Given exercise:
Copy out everything from the line containing "What amount of" down to the end of the data below, word for word.

::::

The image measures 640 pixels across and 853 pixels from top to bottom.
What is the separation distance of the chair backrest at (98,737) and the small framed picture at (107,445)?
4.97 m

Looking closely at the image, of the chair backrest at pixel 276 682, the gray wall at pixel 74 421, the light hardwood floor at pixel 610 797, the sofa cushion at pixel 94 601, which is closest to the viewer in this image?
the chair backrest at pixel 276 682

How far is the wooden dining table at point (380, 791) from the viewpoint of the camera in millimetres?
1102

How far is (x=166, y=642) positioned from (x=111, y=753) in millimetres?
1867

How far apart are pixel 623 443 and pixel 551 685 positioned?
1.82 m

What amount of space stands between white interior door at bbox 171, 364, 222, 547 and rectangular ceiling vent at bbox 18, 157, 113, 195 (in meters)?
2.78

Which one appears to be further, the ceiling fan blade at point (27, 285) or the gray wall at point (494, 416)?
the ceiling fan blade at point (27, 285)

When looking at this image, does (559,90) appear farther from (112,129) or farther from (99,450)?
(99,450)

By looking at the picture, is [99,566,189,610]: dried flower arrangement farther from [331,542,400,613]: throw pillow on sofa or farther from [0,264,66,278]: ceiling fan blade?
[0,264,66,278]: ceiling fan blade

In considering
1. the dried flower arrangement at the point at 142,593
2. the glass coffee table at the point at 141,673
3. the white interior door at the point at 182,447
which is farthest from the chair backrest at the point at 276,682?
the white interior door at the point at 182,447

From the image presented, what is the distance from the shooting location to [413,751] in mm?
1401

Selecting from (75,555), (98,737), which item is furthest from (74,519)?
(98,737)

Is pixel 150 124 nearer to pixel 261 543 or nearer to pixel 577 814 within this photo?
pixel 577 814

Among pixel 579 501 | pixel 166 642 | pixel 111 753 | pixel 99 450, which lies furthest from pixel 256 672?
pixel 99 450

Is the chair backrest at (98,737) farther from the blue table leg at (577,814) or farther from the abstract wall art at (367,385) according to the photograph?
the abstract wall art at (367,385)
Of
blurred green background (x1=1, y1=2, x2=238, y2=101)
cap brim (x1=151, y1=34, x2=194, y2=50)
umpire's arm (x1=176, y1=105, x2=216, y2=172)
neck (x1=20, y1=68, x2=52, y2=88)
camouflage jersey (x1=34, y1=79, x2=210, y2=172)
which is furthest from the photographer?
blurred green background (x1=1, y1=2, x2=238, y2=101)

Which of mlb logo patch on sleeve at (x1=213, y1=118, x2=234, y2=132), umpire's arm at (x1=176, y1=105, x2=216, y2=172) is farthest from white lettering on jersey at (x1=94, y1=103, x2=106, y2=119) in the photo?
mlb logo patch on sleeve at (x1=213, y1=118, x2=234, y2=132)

::::

Correct result:
What amount of space stands between white interior door at bbox 171, 364, 222, 547 and rectangular ceiling vent at bbox 18, 157, 113, 195 (in meters)?
2.78

Which one appears to be further, the ceiling fan blade at point (27, 285) or the gray wall at point (494, 416)?
the ceiling fan blade at point (27, 285)

When looking at this image, does (559,90) appear farther from (112,129) or farther from (99,450)?
(99,450)

By looking at the picture, is [99,566,189,610]: dried flower arrangement farther from [331,542,400,613]: throw pillow on sofa or farther from [0,264,66,278]: ceiling fan blade?
[0,264,66,278]: ceiling fan blade

In considering
1. the dried flower arrangement at the point at 142,593
2. the glass coffee table at the point at 141,673
3. the white interior door at the point at 182,447
which is farthest from the chair backrest at the point at 276,682?
the white interior door at the point at 182,447

From the image presented, what is the distance from the shooting location to [413,751] in mm?
1401

Selecting from (75,555), (98,737), which item is furthest from (74,519)?
(98,737)

Is pixel 150 124 nearer to pixel 261 543 or nearer to pixel 577 814 within this photo?
pixel 577 814

Among pixel 579 501 | pixel 166 642 | pixel 111 753 | pixel 99 450, which lies furthest from pixel 256 672?
pixel 99 450

Is the chair backrest at (98,737) farther from the blue table leg at (577,814) or farther from the abstract wall art at (367,385) according to the photograph?
the abstract wall art at (367,385)
Of
blurred green background (x1=1, y1=2, x2=238, y2=101)
cap brim (x1=151, y1=34, x2=194, y2=50)
umpire's arm (x1=176, y1=105, x2=216, y2=172)
neck (x1=20, y1=68, x2=52, y2=88)
camouflage jersey (x1=34, y1=79, x2=210, y2=172)
which is furthest from the photographer?
blurred green background (x1=1, y1=2, x2=238, y2=101)

Which of mlb logo patch on sleeve at (x1=213, y1=118, x2=234, y2=132), umpire's arm at (x1=176, y1=105, x2=216, y2=172) is farthest from white lettering on jersey at (x1=94, y1=103, x2=106, y2=119) in the photo?
mlb logo patch on sleeve at (x1=213, y1=118, x2=234, y2=132)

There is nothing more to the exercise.